Outra realidade que passa a ser possível através da nova agenda do BC é que consumidores reúnam informações de suas contas de diferentes instituições financeiras em um único aplicativo, proporcionando uma melhor visão de toda a sua vida financeira.

A chegada do open banking marca o desembarque do Brasil em uma tendência que ganha força em diferentes regiões do mundo, e que já é realidade em mercados como o Reino Unido. Por aqui, as regras também chegam com uma abordagem própria e trazem lições aprendidas com as experiências de outros países.

“Quando a gente olha o panorama de comparação com outras geografias, tem um aspecto técnico, que é os protocolos de comunicação e troca de dados e informações entre os participantes do open banking”, explica Thiago Rolli, diretor de transformação de negócios de serviços financeiros da KPMG.

“Em algumas geografias, isso ficou a cargo da definição do mercado em geral. No Brasil, com toda a estruturação da comissão do open banking, onde participam todos os bancos, outros participantes e o Banco Central, já nasce em uma estrutura onde os protocolos são mais alinhados em relação aos participantes, para realmente tracionar”, completa.

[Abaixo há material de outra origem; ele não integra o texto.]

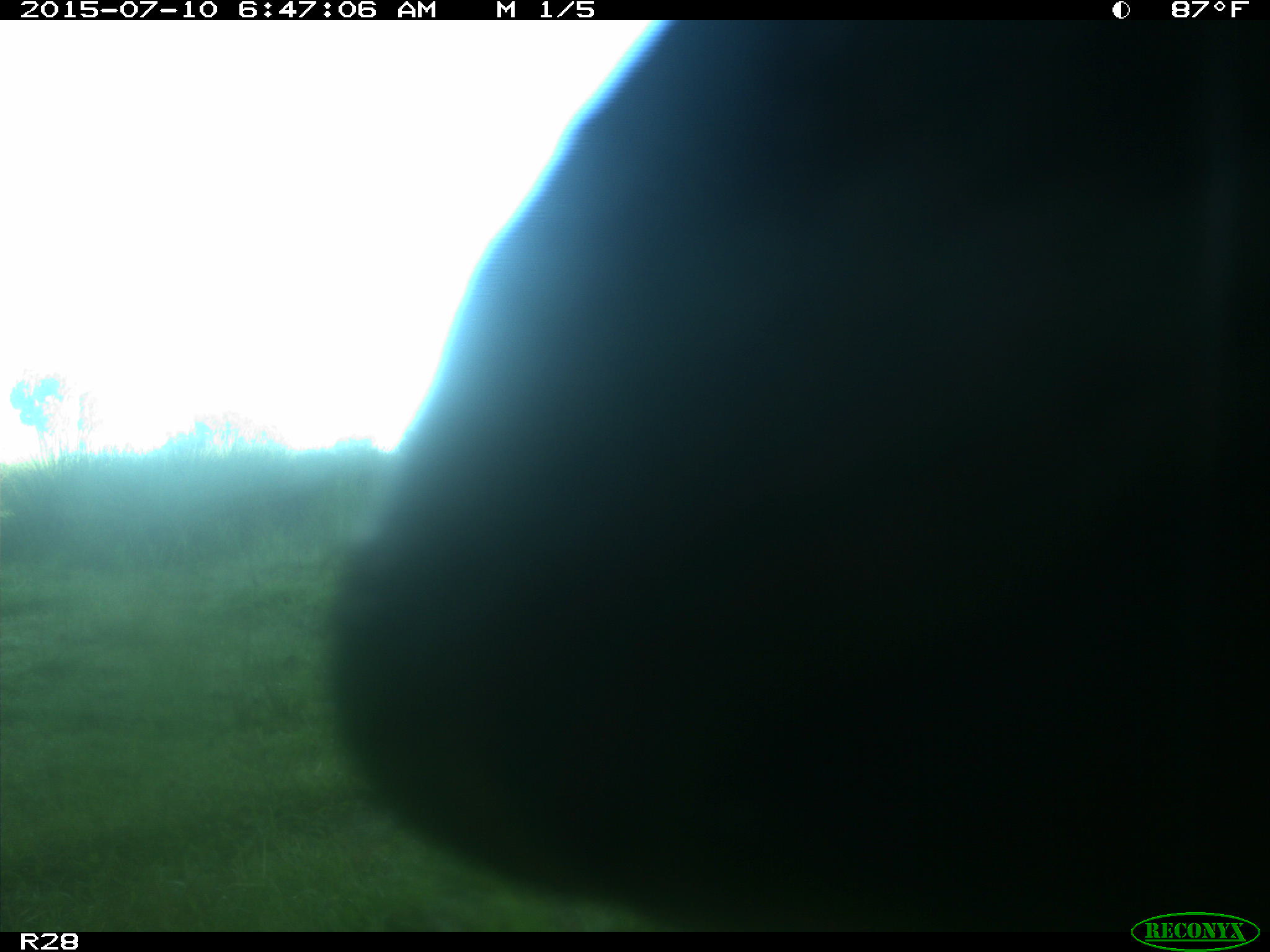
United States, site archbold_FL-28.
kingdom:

Quem participa do open banking?

A participação no open banking é obrigatória para todos os grandes e médios bancos do país classificados no segmento S1, que são aqueles com porte igual ou superior a 10% do Produto Interno Bruto (PIB), ou que exerçam atividade internacional relevante, independentemente de seu porte; e do segmento S2, que são os com porte inferior a 10% e igual ou superior a 1% do PIB. Para as demais instituições, a participação é facultativa.

As fases do open banking

Por conta de sua complexidade, a implementação do open banking acontece em quatro fases. O plano originalmente previsto pelo Banco Central era de que a primeira fase entrasse em vigência ainda no ano passado, em 30 de novembro.

Às vésperas do lançamento da agenda, o órgão decidiu pelo adiamento da ação para este mês, citando o impacto da pandemia da Covid-19 em instituições participantes como motivo por trás da nova data.

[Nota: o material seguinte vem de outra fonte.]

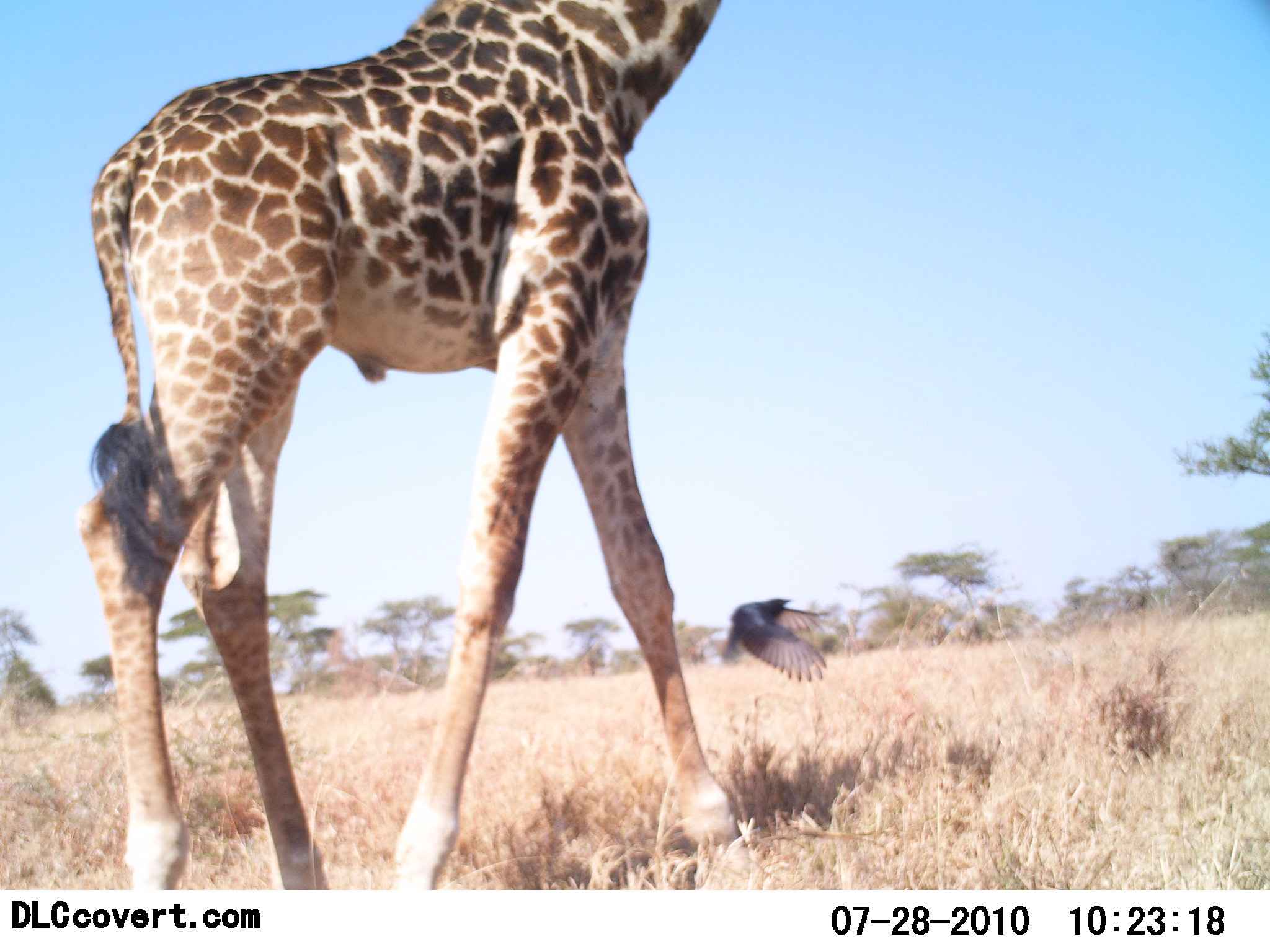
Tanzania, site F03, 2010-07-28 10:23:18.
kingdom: Animalia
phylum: Chordata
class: Mammalia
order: Artiodactyla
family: Giraffidae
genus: Giraffa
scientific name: Giraffa camelopardalis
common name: giraffe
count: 1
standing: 29%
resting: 0%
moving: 82%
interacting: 0%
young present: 0%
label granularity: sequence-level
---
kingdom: Animalia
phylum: Chordata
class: Aves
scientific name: Aves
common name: bird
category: otherbird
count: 1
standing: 7%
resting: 0%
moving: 93%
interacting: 0%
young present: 0%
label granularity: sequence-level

Primeira fase (1º de fevereiro): A fase inicial do open banking não envolverá consumidores diretamente, mas dá o pontapé inicial no compartilhamento de informações entre instituições financeiras. Entre elas, estão informações sobre canais de atendimento (como endereços das agências e horários de funcionamento), canais oferecidos para atender clientes (telefônicos, internet banking e mobile banking), além de características sobre produtos e serviços oferecidos, como, por exemplo, tipos de conta, empréstimos e financiamentos que cada um dos participantes oferece aos clientes.

“Com isso já é possível uma empresa, uma fintech, uma startup ou uma instituição financeira criar um produto que traz um benefício para o consumidor”, afirma Rogério Melfi, coordenador do grupo de trabalho de open banking na ABFintechs. “Imagina um consumidor que vai mudar de cidade, ele escolhe um bairro, e um aplicativo afirma que é melhor ter conta neste banco, porque é o que mais tem agência ali”.

Segunda fase (15 de julho): Em julho, a segunda fase do open banking inicia a possibilidade de que instituições troquem dados de cadastros e transações de clientes entre elas, com o consentimento do consumidor. Entre os dados que podem ser compartilhados estão informações de cadastro (nome, endereço, CPF etc), bem como dados de movimentação financeira (informações sobre contas e operações de crédito, como empréstimos e financiamentos).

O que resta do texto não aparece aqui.